Überhaupt, schief liefe es weltweit gesehen noch an vielen Orten, auch in der realen Welt, «konkret überall dort, wo Frauen nicht die gleichen Bedingungen haben wie Männer». Überall dort auch, wo sexuelle Übergriffe noch immer verbreitet sind – Stichwort spanische Nati-Spielerin Jenni Hermoso. Nach der WM 2023 hat Spaniens Verbandspräsident sie ohne ihre Einwilligung auf den Mund geküsst.

Luft nach oben gibt es zudem nach wie vor bei der Sichtbarkeit der Frauen verglichen mit den Männern, bei den Zuschauerzahlen, in den Entscheidungsgremien und an den Spitzen der Clubs – und, vor allem, bei den Gehältern.

«Ich lebe im Hier und Jetzt»

Wälti studiert BWL und Sportmanagement, zudem lässt sie sich zur Trainerin ausbilden.
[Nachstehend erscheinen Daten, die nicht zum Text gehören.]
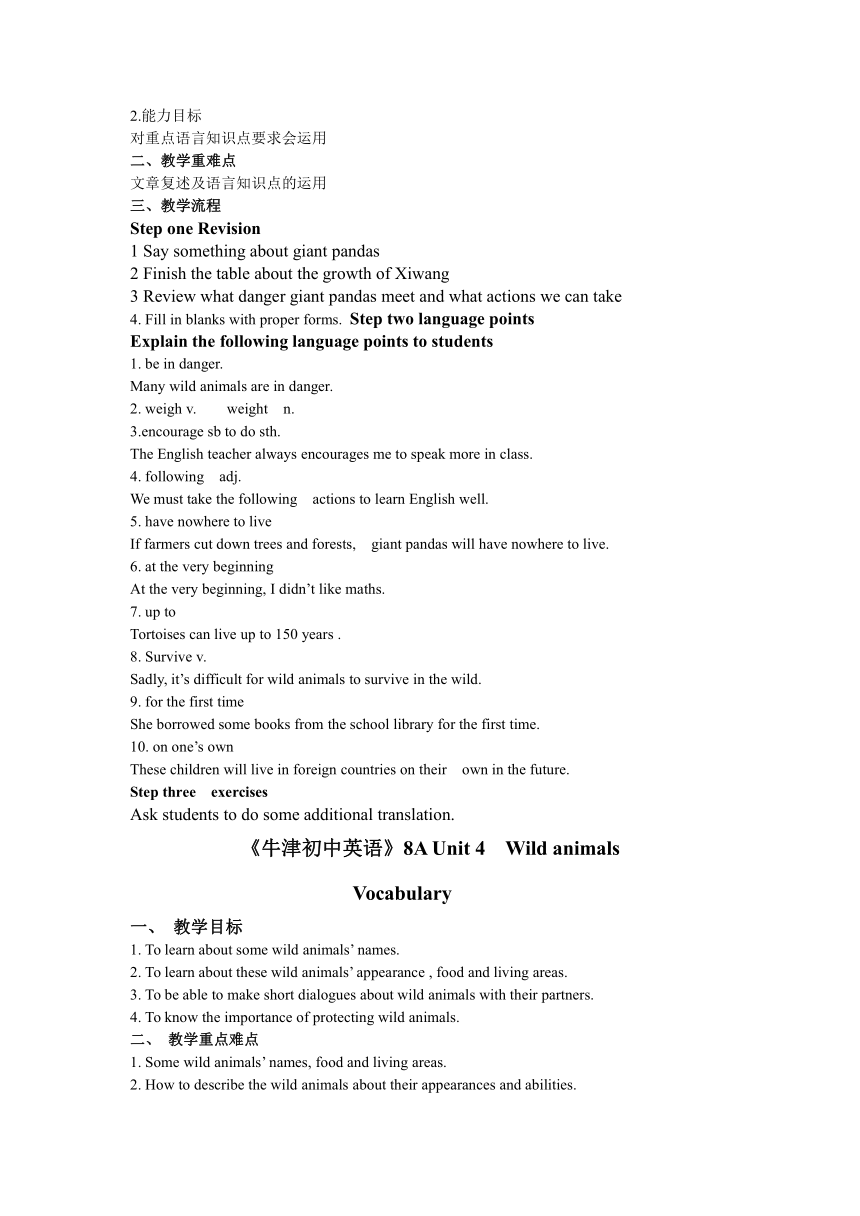 2.能力目标
对重点语言知识点要求会运用
二、教学重难点
文章复述及语言知识点的运用
三、教学流程
Step one Revision
1 Say something about giant pandas
2 Finish the table about the growth of Xiwang
3 Review what danger giant pandas meet and what actions we can take
4. Fill in blanks with proper forms. Step two language points
Explain the following language points to students
1. be in danger.
Many wild animals are in danger.
2. weigh v. weight n.
3.encourage sb to do sth.
The English teacher always encourages me to speak more in class.
4. following adj.
We must take the following actions to learn English well.
5. have nowhere to live
If farmers cut down trees and forests, giant pandas will have nowhere to live.
6. at the very beginning
At the very beginning, I didn’t like maths.
7. up to
Tortoises can live up to 150 years .
8. Survive v.
Sadly, it’s difficult for wild animals to survive in the wild.
9. for the first time
She borrowed some books from the school library for the first time.
10. on one’s own
These children will live in foreign countries on their own in the future.
Step three exercises
Ask students to do some additional translation.

《牛津初中英语》8A Unit 4 Wild animals

Vocabulary

一、 教学目标
1. To learn about some wild animals’ names.
2. To learn about these wild animals’ appearance , food and living areas.
3. To be able to make short dialogues about wild animals with their partners.
4. To know the importance of protecting wild animals.
二、 教学重点难点
1. Some wild animals’ names, food and living areas.
2. How to describe the wild animals about their appearances and abilities.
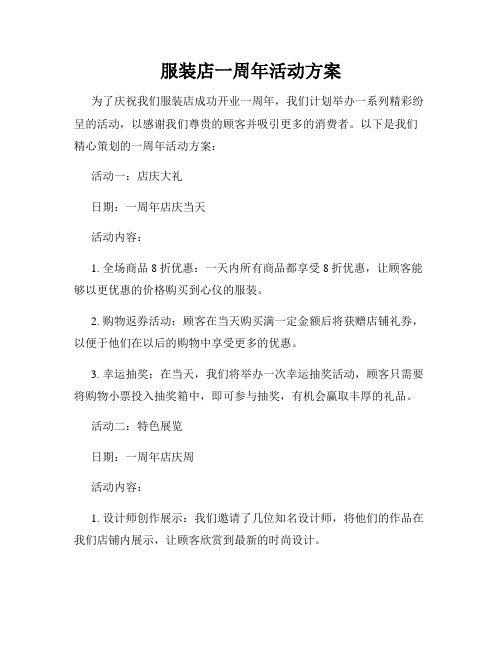 服装店一周年活动方案

为了庆祝我们服装店成功开业一周年，我们计划举办一系列精彩纷呈的活动，以感谢我们尊贵的顾客并吸引更多的消费者。以下是我们精心策划的一周年活动方案：

活动一：店庆大礼

日期：一周年店庆当天

活动内容：

1. 全场商品 8 折优惠：一天内所有商品都享受 8 折优惠，让顾客能够以更优惠的价格购买到心仪的服装。

2. 购物返券活动：顾客在当天购买满一定金额后将获赠店铺礼券，以便于他们在以后的购物中享受更多的优惠。

3. 幸运抽奖：在当天，我们将举办一次幸运抽奖活动，顾客只需要将购物小票投入抽奖箱中，即可参与抽奖，有机会赢取丰厚的礼品。

活动二：特色展览

日期：一周年店庆周

活动内容：

1. 设计师创作展示：我们邀请了几位知名设计师，将他们的作品在我们店铺内展示，让顾客欣赏到最新的时尚设计。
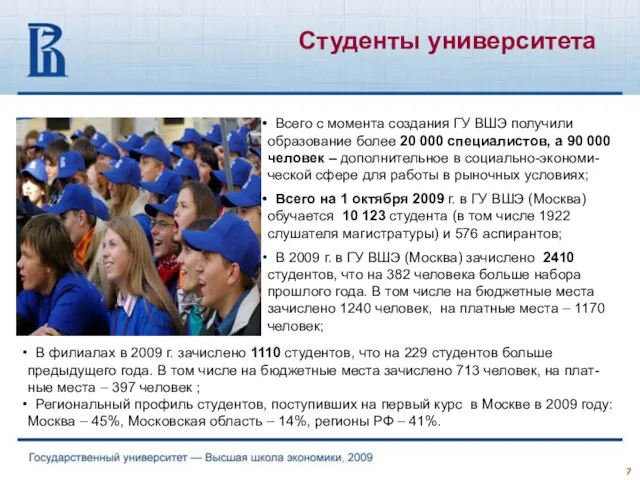 Студенты университета

• Всего с момента создания ГУ ВШЭ получили образование более 20 000 специалистов, а 90 000 человек – дополнительное в социально-экономической сфере для работы в рыночных условиях;

• Всего на 1 октября 2009 г. в ГУ ВШЭ (Москва) обучается 10 123 студента (в том числе 1922 слушателя магистратуры) и 576 аспирантов;

• В 2009 г. в ГУ ВШЭ (Москва) зачислено 2410 студентов, что на 382 человека больше набора прошлого года. В том числе на бюджетные места зачислено 1240 человек, на платные места – 1170 человек;

• В филиалах в 2009 г. зачислено 1110 студентов, что на 229 студентов больше предыдущего года. В том числе на бюджетные места зачислено 713 человек, на платные места – 397 человек ;

• Региональный профиль студентов, поступивших на первый курс в Москве в 2009 году: Москва – 45%, Московская область – 14%, регионы РФ – 41%.

Государственный университет — Высшая школа экономики, 2009

7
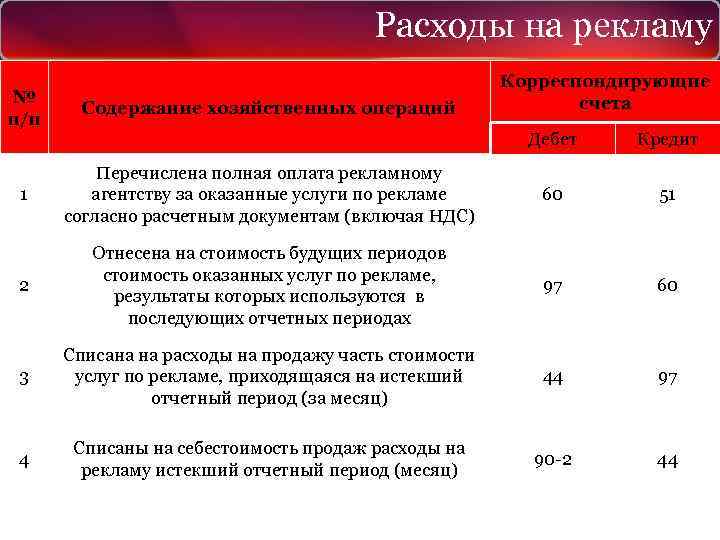 Расходы на рекламу

| № п/п | Содержание хозяйственных операций | Корреспондирующие счета Дебет | Корреспондирующие счета Кредит |
|---|---|---|---|
| 1 | Перечислена полная оплата рекламному агентству за оказанные услуги по рекламе согласно расчетным документам (включая НДС) | 60 | 51 |
| 2 | Отнесена на стоимость будущих периодов стоимость оказанных услуг по рекламе, результаты которых используются в последующих отчетных периодах | 97 | 60 |
| 3 | Списана на расходы на продажу часть стоимости услуг по рекламе, приходящаяся на истекший отчетный период (за месяц) | 44 | 97 |
| 4 | Списаны на себестоимость продаж расходы на рекламу истекший отчетный период (месяц) | 90-2 | 44 |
Wo sieht sie sich in zehn Jahren? Die Frage bringt sie zum Lachen. «Keine Ahnung. Ich lebe im Hier und Jetzt.» Sie habe in ihrer Karriere gelernt, dass sich alles schnell ändern könne. «Ich finde, wenn ich mir zu viele Gedanken über die Zukunft mache, verpasse ich es, den Moment zu geniessen.» 

Sicher wisse sie: Sie möchte reisen und irgendwann eine Familie gründen. «Und einen Job finden, der mich genauso erfüllt wie Fussballspielen. Obwohl das schwierig werden dürfte.»